-------- RECORDS TO PROCESS
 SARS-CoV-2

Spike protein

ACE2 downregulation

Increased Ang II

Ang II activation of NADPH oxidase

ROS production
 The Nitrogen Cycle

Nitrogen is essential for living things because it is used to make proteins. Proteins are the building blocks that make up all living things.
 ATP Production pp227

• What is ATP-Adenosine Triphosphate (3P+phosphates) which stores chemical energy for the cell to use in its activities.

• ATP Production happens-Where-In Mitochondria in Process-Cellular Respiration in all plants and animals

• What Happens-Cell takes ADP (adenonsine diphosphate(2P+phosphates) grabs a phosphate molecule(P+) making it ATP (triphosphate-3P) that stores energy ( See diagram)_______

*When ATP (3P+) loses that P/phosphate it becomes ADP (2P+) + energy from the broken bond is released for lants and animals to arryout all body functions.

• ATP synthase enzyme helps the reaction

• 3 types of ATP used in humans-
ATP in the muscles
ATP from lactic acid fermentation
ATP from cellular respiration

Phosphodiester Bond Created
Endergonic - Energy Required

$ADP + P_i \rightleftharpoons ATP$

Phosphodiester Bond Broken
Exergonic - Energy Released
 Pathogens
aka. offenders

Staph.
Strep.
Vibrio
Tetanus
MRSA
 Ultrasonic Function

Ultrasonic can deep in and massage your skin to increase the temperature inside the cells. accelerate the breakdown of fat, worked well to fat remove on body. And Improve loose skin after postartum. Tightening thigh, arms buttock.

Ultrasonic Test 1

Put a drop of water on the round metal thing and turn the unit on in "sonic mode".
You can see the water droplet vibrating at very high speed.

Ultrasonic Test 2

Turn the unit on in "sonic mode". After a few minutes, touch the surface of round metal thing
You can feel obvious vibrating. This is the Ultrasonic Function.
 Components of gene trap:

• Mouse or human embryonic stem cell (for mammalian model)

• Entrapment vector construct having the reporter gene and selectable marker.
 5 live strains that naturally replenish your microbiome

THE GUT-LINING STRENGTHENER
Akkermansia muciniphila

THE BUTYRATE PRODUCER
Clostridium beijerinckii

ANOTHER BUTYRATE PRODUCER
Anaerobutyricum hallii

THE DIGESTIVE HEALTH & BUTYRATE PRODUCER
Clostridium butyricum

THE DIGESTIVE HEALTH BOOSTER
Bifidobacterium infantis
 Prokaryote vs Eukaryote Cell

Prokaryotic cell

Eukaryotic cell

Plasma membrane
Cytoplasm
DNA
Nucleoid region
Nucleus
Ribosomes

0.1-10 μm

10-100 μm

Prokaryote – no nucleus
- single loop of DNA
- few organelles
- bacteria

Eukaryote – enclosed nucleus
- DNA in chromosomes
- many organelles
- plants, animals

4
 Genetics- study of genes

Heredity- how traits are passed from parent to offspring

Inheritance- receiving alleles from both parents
----------------
▶ [WHAT YOU ARE ASKED TO DO]:
An exact reproduction of all the entries above is required.

▶ [ANSWER FOR THIS EXERCISE]:
 SARS-CoV-2

Spike protein

ACE2 downregulation

Increased Ang II

Ang II activation of NADPH oxidase

ROS production
 The Nitrogen Cycle

Nitrogen is essential for living things because it is used to make proteins. Proteins are the building blocks that make up all living things.
 ATP Production pp227

• What is ATP-Adenosine Triphosphate (3P+phosphates) which stores chemical energy for the cell to use in its activities.

• ATP Production happens-Where-In Mitochondria in Process-Cellular Respiration in all plants and animals

• What Happens-Cell takes ADP (adenonsine diphosphate(2P+phosphates) grabs a phosphate molecule(P+) making it ATP (triphosphate-3P) that stores energy ( See diagram)_______

*When ATP (3P+) loses that P/phosphate it becomes ADP (2P+) + energy from the broken bond is released for lants and animals to arryout all body functions.

• ATP synthase enzyme helps the reaction

• 3 types of ATP used in humans-
ATP in the muscles
ATP from lactic acid fermentation
ATP from cellular respiration

Phosphodiester Bond Created
Endergonic - Energy Required

$ADP + P_i \rightleftharpoons ATP$

Phosphodiester Bond Broken
Exergonic - Energy Released
 Pathogens
aka. offenders

Staph.
Strep.
Vibrio
Tetanus
MRSA
 Ultrasonic Function

Ultrasonic can deep in and massage your skin to increase the temperature inside the cells. accelerate the breakdown of fat, worked well to fat remove on body. And Improve loose skin after postartum. Tightening thigh, arms buttock.

Ultrasonic Test 1

Put a drop of water on the round metal thing and turn the unit on in "sonic mode".
You can see the water droplet vibrating at very high speed.

Ultrasonic Test 2

Turn the unit on in "sonic mode". After a few minutes, touch the surface of round metal thing
You can feel obvious vibrating. This is the Ultrasonic Function.
 Components of gene trap:

• Mouse or human embryonic stem cell (for mammalian model)

• Entrapment vector construct having the reporter gene and selectable marker.
 5 live strains that naturally replenish your microbiome

THE GUT-LINING STRENGTHENER
Akkermansia muciniphila

THE BUTYRATE PRODUCER
Clostridium beijerinckii

ANOTHER BUTYRATE PRODUCER
Anaerobutyricum hallii

THE DIGESTIVE HEALTH & BUTYRATE PRODUCER
Clostridium butyricum

THE DIGESTIVE HEALTH BOOSTER
Bifidobacterium infantis
 Prokaryote vs Eukaryote Cell

Prokaryotic cell

Eukaryotic cell

Plasma membrane
Cytoplasm
DNA
Nucleoid region
Nucleus
Ribosomes

0.1-10 μm

10-100 μm

Prokaryote – no nucleus
- single loop of DNA
- few organelles
- bacteria

Eukaryote – enclosed nucleus
- DNA in chromosomes
- many organelles
- plants, animals

4
 Genetics- study of genes

Heredity- how traits are passed from parent to offspring

Inheritance- receiving alleles from both parents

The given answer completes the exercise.